- WHAT THE TASK REQUIRES:
Give back exactly the lines from the one containing "Regarding the scene" through the end of the records, including both, and no others.

- THE INPUT:

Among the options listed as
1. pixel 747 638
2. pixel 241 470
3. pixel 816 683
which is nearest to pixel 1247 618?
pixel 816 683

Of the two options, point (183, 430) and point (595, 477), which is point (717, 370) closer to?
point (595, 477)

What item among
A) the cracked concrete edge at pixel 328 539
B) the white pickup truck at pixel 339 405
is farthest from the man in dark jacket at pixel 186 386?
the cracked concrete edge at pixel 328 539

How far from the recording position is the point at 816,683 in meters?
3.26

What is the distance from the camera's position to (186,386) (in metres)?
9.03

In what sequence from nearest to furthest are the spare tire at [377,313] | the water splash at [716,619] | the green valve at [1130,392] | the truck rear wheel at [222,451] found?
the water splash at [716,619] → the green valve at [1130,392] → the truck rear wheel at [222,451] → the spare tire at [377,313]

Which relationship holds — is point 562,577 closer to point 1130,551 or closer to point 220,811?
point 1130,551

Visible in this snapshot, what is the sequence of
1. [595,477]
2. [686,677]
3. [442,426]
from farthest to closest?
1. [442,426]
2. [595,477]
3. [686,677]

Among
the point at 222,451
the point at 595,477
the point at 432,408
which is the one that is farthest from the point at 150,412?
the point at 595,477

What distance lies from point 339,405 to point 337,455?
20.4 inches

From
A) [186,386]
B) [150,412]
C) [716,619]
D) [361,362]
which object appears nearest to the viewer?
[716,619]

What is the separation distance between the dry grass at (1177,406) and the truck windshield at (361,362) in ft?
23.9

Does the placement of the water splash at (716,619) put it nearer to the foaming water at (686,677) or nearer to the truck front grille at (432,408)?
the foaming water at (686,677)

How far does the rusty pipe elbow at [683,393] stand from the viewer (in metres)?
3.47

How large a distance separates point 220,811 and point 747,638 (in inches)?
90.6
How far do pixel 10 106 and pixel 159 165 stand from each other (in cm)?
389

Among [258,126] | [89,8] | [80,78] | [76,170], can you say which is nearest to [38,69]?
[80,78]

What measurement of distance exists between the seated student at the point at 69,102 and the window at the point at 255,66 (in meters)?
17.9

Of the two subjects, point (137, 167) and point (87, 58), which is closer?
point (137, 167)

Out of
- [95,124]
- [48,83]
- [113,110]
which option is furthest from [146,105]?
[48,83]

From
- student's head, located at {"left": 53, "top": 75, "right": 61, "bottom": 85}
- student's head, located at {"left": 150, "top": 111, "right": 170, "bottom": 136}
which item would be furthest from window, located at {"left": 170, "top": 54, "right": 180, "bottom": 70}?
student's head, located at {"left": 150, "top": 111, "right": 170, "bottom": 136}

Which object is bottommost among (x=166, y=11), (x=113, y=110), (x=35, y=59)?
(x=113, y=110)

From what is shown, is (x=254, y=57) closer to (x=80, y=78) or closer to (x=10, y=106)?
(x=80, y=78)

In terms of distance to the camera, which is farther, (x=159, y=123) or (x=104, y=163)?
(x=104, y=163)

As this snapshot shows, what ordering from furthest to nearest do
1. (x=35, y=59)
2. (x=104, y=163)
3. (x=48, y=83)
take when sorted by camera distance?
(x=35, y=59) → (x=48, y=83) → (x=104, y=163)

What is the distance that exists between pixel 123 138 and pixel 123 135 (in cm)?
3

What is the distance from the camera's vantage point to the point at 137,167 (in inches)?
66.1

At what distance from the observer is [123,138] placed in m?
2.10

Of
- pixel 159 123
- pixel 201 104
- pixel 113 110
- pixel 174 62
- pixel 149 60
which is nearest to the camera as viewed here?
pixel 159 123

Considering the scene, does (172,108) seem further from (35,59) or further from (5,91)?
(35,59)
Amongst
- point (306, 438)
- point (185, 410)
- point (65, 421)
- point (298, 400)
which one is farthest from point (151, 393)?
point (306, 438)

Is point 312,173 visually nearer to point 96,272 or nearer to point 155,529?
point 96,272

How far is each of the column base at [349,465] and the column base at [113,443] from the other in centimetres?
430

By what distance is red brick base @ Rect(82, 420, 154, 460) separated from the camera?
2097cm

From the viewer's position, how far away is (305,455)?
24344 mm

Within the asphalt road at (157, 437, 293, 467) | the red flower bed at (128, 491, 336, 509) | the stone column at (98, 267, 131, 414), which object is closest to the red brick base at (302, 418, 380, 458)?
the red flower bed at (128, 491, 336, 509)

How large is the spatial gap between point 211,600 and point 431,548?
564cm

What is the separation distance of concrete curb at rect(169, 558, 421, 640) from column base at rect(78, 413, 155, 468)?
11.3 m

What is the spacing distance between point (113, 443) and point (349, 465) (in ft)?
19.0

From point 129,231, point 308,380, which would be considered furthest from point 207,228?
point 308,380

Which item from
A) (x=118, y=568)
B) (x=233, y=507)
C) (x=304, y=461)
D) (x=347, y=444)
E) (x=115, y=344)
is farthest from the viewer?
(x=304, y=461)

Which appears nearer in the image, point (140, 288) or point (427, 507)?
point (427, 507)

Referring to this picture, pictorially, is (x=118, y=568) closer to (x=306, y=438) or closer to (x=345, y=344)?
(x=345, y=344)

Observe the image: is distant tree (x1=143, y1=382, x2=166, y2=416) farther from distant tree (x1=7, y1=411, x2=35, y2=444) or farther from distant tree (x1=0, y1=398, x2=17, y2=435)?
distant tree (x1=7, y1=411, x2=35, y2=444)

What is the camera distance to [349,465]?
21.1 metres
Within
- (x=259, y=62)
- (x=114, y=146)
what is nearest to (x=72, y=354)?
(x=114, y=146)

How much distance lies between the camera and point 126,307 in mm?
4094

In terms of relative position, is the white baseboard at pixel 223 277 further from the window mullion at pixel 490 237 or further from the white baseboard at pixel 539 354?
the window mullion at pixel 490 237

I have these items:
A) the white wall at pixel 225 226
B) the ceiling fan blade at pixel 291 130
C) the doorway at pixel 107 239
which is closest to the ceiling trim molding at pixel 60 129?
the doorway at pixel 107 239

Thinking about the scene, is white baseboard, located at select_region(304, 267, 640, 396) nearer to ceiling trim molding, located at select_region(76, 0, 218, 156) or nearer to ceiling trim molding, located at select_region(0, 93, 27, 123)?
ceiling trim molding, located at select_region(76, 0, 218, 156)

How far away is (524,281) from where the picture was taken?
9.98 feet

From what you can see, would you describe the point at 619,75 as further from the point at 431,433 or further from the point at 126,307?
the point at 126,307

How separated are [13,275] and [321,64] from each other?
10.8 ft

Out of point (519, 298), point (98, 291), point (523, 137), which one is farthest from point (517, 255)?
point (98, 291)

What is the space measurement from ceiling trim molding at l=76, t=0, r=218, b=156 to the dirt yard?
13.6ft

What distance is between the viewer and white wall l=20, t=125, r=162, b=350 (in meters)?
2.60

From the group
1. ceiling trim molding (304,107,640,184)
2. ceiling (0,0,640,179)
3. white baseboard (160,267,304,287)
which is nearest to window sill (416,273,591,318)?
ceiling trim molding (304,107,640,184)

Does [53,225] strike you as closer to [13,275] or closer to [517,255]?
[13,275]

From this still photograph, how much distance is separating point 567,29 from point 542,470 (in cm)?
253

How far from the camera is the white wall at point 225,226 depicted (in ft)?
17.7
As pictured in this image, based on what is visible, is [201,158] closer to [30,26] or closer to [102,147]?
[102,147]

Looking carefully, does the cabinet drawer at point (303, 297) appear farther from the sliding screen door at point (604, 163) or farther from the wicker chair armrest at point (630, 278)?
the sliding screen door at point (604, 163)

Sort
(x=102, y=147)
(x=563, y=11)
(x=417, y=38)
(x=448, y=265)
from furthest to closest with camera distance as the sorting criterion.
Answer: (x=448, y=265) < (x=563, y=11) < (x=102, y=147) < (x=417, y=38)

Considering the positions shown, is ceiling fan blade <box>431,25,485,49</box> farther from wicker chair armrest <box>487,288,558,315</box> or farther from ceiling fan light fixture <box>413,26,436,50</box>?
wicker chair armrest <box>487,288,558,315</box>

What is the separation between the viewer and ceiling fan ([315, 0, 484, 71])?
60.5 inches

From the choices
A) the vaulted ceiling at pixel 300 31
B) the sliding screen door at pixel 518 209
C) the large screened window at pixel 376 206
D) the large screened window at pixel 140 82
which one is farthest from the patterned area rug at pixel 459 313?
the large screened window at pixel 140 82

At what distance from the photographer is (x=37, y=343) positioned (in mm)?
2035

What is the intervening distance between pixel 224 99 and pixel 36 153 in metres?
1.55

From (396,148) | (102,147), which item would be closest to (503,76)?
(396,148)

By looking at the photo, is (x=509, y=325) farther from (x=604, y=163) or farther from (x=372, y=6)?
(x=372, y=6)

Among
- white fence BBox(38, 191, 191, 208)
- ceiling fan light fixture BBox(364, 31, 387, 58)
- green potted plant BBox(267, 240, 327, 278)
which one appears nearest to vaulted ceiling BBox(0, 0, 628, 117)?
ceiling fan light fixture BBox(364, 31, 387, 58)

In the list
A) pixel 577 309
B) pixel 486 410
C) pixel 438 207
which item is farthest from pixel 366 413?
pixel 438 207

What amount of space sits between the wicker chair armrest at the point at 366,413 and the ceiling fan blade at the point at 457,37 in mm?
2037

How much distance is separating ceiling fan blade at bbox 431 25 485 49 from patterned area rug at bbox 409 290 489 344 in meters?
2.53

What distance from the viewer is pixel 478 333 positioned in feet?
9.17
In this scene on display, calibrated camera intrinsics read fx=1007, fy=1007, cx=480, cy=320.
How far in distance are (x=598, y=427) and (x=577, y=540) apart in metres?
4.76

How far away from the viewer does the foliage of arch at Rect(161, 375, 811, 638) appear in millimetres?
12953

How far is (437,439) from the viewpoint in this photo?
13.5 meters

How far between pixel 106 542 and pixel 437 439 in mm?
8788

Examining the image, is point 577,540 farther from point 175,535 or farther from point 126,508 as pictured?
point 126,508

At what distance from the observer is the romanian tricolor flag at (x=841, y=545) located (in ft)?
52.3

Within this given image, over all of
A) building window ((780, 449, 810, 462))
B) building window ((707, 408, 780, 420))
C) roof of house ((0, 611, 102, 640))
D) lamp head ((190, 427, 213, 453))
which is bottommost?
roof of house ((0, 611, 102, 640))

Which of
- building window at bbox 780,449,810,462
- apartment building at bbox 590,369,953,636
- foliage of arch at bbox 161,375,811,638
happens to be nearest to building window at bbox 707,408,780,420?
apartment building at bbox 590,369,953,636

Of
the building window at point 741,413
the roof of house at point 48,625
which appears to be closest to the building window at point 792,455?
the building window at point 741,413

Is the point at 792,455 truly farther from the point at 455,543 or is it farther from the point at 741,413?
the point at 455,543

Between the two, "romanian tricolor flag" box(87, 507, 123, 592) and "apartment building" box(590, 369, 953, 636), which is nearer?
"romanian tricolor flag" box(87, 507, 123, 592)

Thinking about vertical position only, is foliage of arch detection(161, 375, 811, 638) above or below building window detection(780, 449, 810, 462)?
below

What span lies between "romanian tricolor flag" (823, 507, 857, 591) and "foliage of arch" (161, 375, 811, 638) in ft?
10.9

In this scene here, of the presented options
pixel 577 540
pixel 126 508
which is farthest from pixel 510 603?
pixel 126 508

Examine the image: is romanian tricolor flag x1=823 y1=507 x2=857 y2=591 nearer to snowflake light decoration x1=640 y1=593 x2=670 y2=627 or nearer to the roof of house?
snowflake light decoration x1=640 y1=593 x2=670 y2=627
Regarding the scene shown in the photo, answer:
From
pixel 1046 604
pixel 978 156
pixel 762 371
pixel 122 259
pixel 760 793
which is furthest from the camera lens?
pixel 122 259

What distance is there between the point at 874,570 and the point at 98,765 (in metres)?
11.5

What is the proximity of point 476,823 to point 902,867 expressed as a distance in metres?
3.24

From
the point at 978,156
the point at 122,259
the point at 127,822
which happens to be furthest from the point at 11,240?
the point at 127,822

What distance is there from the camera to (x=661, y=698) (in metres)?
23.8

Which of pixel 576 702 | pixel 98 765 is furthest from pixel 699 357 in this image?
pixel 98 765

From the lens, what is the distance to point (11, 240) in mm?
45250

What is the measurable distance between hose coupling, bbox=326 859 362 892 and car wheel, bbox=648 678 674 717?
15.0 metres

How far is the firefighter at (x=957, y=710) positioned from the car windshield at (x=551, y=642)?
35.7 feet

- EXPECTED ANSWER:
Regarding the scene shown in the photo, answer:
From
pixel 1046 604
pixel 978 156
pixel 762 371
pixel 122 259
pixel 760 793
which is furthest from the camera lens?
pixel 122 259

What distance is there between the point at 874,570 and the point at 98,765 (in metres)?
11.5

What is the proximity of point 476,823 to point 902,867 expressed as a distance in metres?
3.24

From
the point at 978,156
the point at 122,259
the point at 127,822
which happens to be furthest from the point at 11,240?
the point at 127,822

What distance is there from the camera to (x=661, y=698) (in metres)?
23.8

Which of pixel 576 702 | pixel 98 765 is furthest from pixel 699 357 in this image?
pixel 98 765

From the lens, what is the distance to point (11, 240) in mm?
45250

What is the measurable distance between hose coupling, bbox=326 859 362 892 and car wheel, bbox=648 678 674 717?
15.0 metres

How far is the firefighter at (x=957, y=710) positioned from the car windshield at (x=551, y=642)?
35.7 feet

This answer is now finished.